§ Required work:
1) List the usernames of everyone who posts in the model railroad forum thread.
2) Write out everything in the model railroad forum thread from "## gunrunnerjohn (Nov" down to "(Oct 18, 2012)", without changing a word.

§ Source passage:

# New Guy Here...Will probably have LOTS of questions!!



## jeff823 (Nov 16, 2013)

So I'm completely new to this hobby. Although I did help my dad setup a great layout back in '83/'84 ( I was about 10), but had to move before we got to do the scenery. Here's a layout I found that should work with the space I have. I believe it was originally an O gauge layout, note the 16% grade. I flipped it and stretched it out a bit. The red squares are 1' increments. I know I need to build the table, but not sure what the best way about doing that would be. I'm thinking I want to go the cookie cutter route, that's what my dad did with his table as well for different elevations. After a bit of reading, it seems DCC is the way to go these days. Also will most likely use the 83 code flex track on a cork ballast. But have no clue on where to start with the wiring of the track. Not even sure if that layout is possible with HO. So any tips, suggestions or do's and don'ts would be appreciated. Also any good deals on track would be helpful as I'm starting from scratch. I can see this will probably take a long while due to funding and free time.


----------



## gunrunnerjohn (Nov 10, 2010)

I'm personally an O-scale guy, but I can't imagine why this layout wouldn't be possible in HO. Note that at 16% grade is probably way over the top in any scale. I've seen 5-6% grades in logging and mining scenes, but those were pretty extreme.


----------



## DonR (Oct 18, 2012)

That would be a very attractive HO layout. However, if the red
squares indicate 1 foot, it appears that some of your tighter
curves are not going to work well. With as much area as you
have to work with try to have 22" radius or more for your curves.

§ Data lines:
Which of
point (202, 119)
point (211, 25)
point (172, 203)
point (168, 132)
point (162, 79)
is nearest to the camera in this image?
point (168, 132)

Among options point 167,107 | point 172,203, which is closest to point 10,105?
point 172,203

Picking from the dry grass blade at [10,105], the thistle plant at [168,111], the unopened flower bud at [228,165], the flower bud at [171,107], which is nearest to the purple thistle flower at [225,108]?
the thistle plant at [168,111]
==
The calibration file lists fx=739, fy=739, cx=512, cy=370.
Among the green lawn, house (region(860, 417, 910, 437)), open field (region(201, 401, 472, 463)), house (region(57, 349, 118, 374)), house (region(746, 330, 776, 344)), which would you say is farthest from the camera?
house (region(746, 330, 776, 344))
---
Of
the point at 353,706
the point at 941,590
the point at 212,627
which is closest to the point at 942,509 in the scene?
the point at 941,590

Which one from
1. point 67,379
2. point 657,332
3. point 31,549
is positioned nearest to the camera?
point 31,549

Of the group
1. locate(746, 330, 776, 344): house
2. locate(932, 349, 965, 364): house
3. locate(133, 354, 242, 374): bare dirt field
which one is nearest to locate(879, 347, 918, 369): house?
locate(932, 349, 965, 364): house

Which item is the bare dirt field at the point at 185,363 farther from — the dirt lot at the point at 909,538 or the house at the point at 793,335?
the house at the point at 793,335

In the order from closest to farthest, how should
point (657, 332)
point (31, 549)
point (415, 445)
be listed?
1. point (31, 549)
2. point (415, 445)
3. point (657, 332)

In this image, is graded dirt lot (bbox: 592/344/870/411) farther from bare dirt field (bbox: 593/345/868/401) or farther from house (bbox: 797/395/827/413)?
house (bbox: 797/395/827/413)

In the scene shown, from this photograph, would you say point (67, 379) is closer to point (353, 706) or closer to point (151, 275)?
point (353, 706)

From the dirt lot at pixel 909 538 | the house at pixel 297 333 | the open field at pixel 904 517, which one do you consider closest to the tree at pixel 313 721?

§ Answers to the exercise:
1) jeff823, gunrunnerjohn, DonR

2)
## gunrunnerjohn (Nov 10, 2010)

I'm personally an O-scale guy, but I can't imagine why this layout wouldn't be possible in HO. Note that at 16% grade is probably way over the top in any scale. I've seen 5-6% grades in logging and mining scenes, but those were pretty extreme.


----------



## DonR (Oct 18, 2012)